No GenXers had yet finished high school in 1980, but to look at Table 201B in the Detailed Population Characteristics: Louisiana census report, there were about 65,000 fourteen- and fifteen-year-olds in high school in 1980, alongside 1,700 thirteen-year-olds, 224 twelve-year-olds, and 24 eleven-year-olds. (Those along with another 9,500 sixteen- and seventeen-year-olds who would have been born before 1965.)
For whatever reasons, population growth in Louisiana was almost nihil in the 1980s. Though the state population grew from 3.644 million in 1970 to 4.206 million in 1980 – a 15% increase – there were only 4.219 million in 1990. That means that growth in the 1980s only amounted to 0.5%— basically stagnant. (As a comparison of how low that number is, Louisiana’s population in 2000 was 4.468 million, which constituted growth of 6% over 1990.)
Compared to states like Alabama and Mississippi, Louisiana had a more diverse population. In the state, 2.92 million people (69%) were white, 1.24 million (29%) were black, and just under 100,00 (2%) were Hispanic. (Asians / Pacific Islanders did not show up as group on this report.) Over 85,000 Louisiana resident were “foreign born,” and about half of them lived in New Orleans. Nearly one-quarter of the state’s immigrants were Europeans, though over 22,000 people had moved to Louisiana from Asia, more than 21,000 from Central or South America, and over 2,000 from Africa.
Among the events in Louisiana in the early 1980s that garnered national attention were the 1980 Lake Peigneur disaster and the 1984 World’s Fair. The former event was described this way by US News:
A Texaco oil rig in the middle of the then-shallow lake punched a hole in a subterranean salt dome being mined by Diamond Crystal Salt. The oil rig began listing, causing those aboard to head for shore. They looked back to see the rig disappear into the lake and saw a whirlpool that sucked the entire lake, including 11 barges, into the vortex. It also pulled in 65 acres of lakeshore, including Bayless’ new home and much of the garden.
The latter was also described as a disaster in its own way. Despite real effort put into its planning, attendance was low, a failure attributed to the fact that it was scheduled at the same time as the 1984 Summer Olympics in Los Angeles.

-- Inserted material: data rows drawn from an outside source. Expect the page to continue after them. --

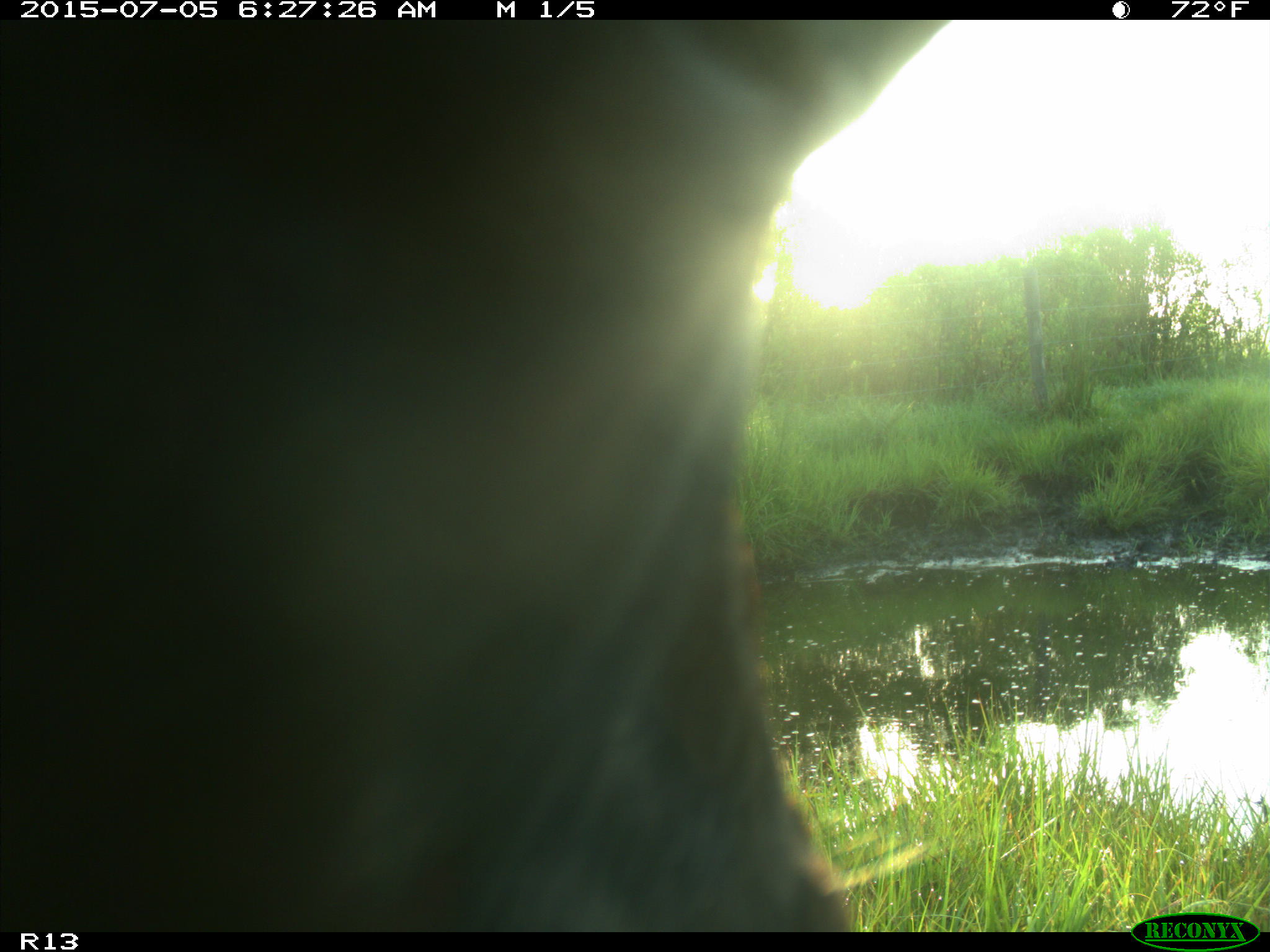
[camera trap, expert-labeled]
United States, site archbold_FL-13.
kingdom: Animalia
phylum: Chordata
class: Mammalia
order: Artiodactyla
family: Bovidae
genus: Bos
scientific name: Bos taurus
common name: domestic cow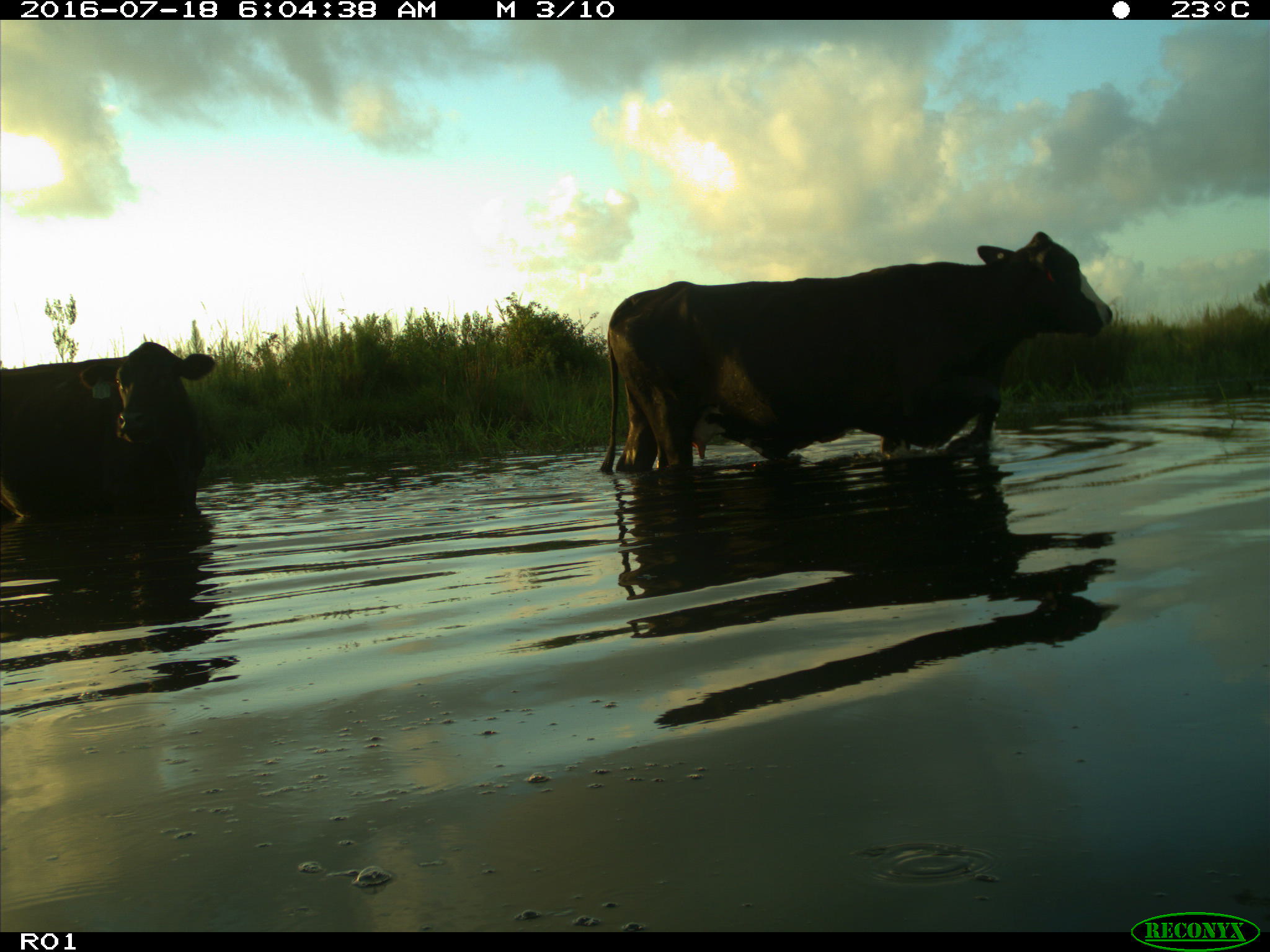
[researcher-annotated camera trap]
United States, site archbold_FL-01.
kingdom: Animalia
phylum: Chordata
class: Mammalia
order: Artiodactyla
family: Bovidae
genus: Bos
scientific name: Bos taurus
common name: domestic cow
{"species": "Bos taurus (domestic cow)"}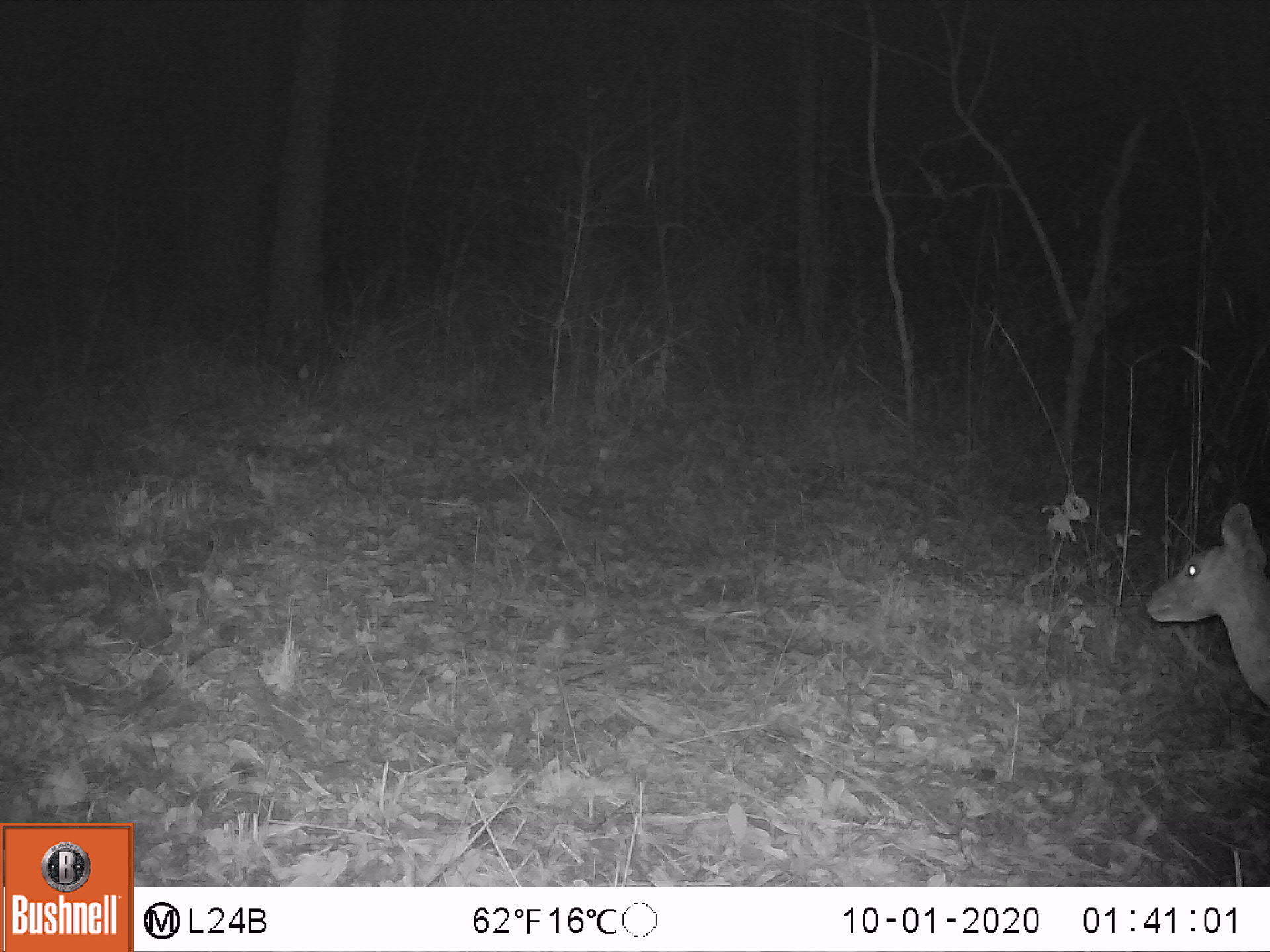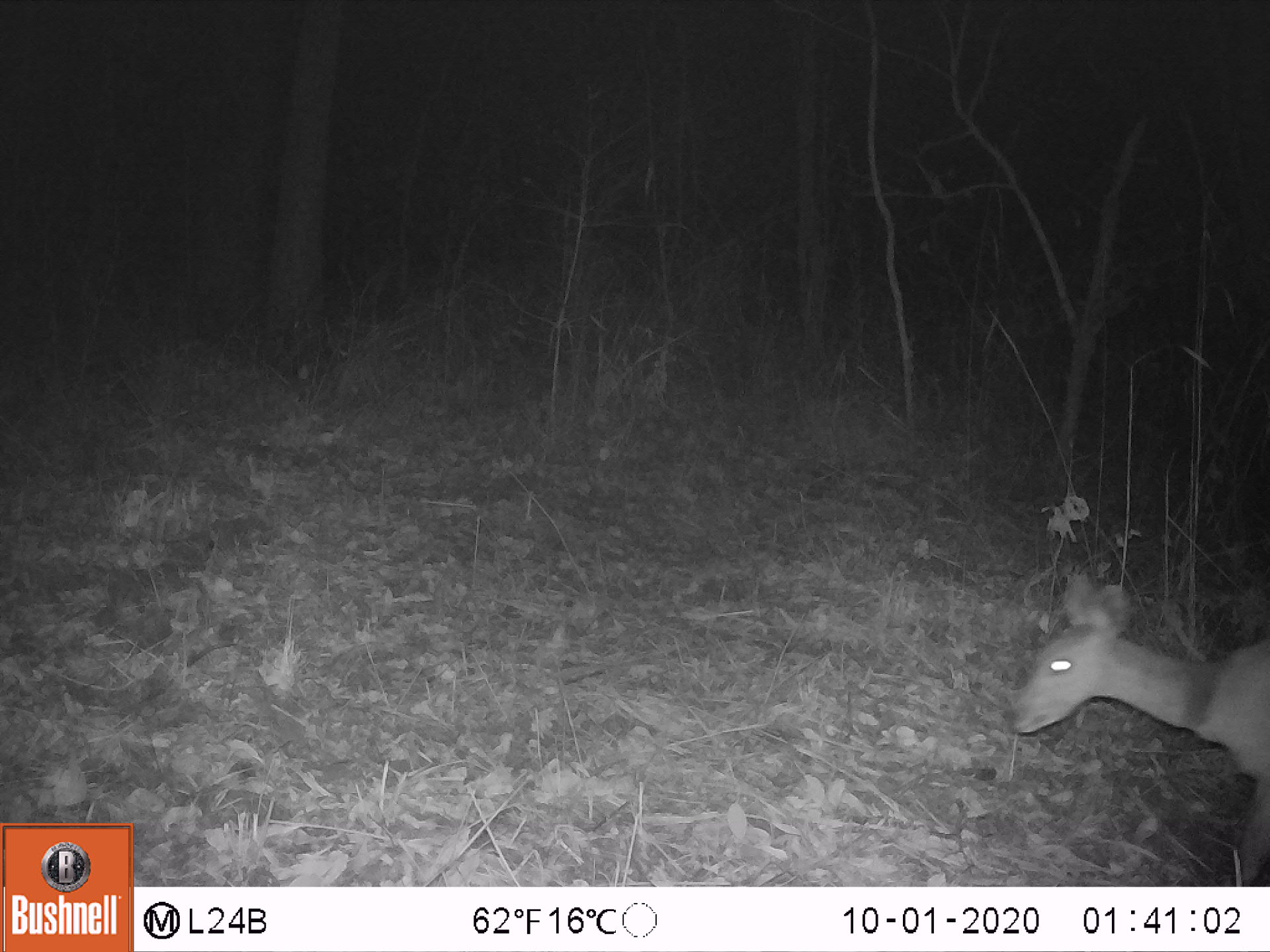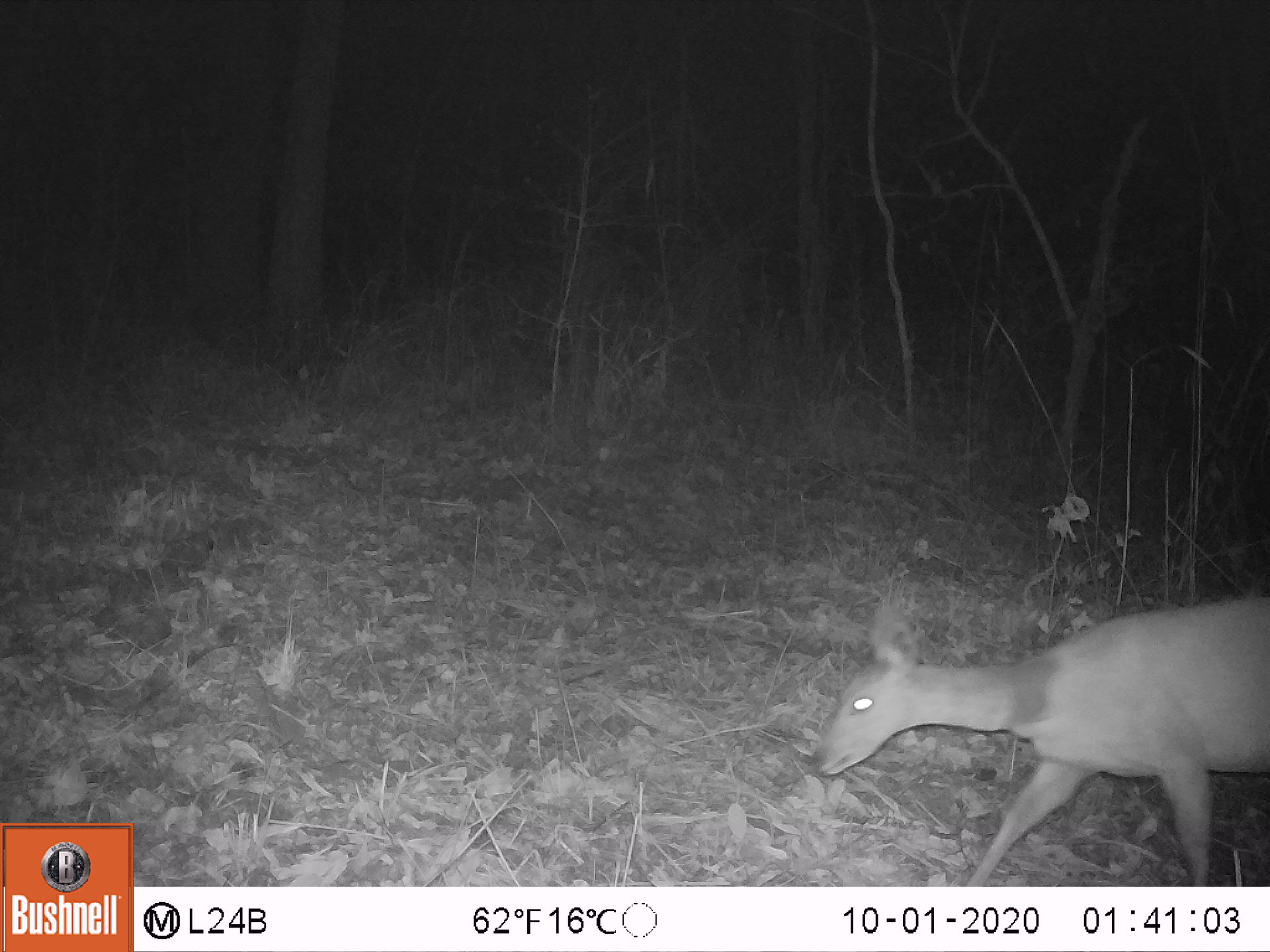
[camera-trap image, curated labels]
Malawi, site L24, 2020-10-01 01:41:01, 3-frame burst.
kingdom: Animalia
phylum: Chordata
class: Mammalia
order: Artiodactyla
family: Bovidae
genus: Tragelaphus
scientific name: Tragelaphus sylvaticus sylvaticus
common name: cape bushbuck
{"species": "cape bushbuck (Tragelaphus sylvaticus sylvaticus)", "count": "1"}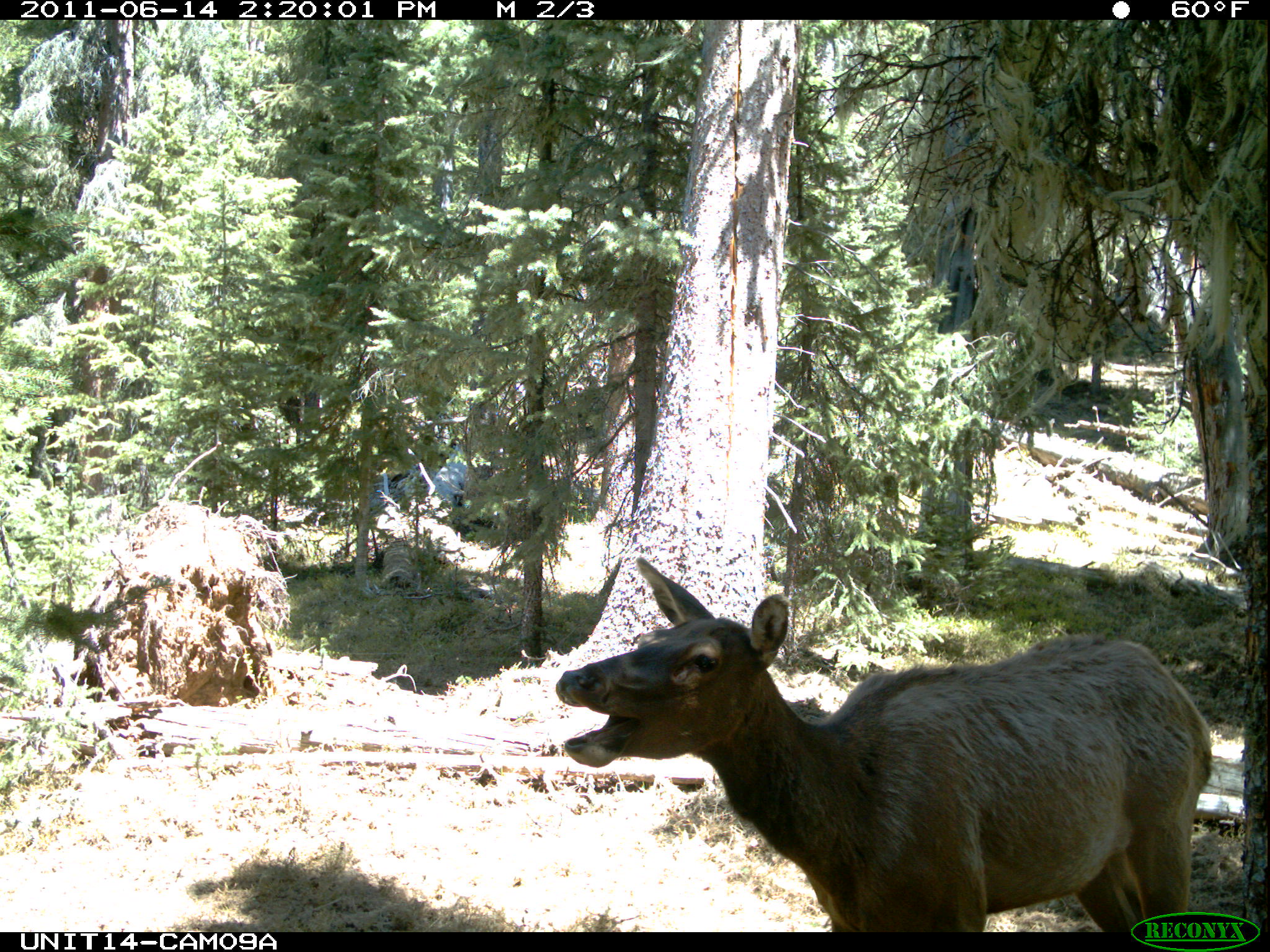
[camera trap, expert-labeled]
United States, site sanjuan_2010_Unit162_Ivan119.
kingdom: Animalia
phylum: Chordata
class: Mammalia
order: Artiodactyla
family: Cervidae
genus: Cervus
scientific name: Cervus elaphus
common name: red deer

Outside of those two events, Super Bowls XII and XV, in 1978 and 1981, were played at the SuperDome, which opened in 1975.
Perhaps Louisiana’s most famous GenXer would be Shaquille O’Neal, if he were actually from Louisiana. Though he played basketball at Louisiana State University (LSU) from 1989 until 1992, Shaq was born in 1972 in New Jersey. If not Shaq, then the most famous might be any of these native New Orleanians: Harry Connick, Jr. (born in 1967), Tyler Perry (born in 1969), or recently appointed Supreme Court Justice Amy Coney Barrett (born in 1972). Country singer Tim McGraw and Phil Anselmo (of the metal band Pantera) are also late-’60s babies from Louisiana.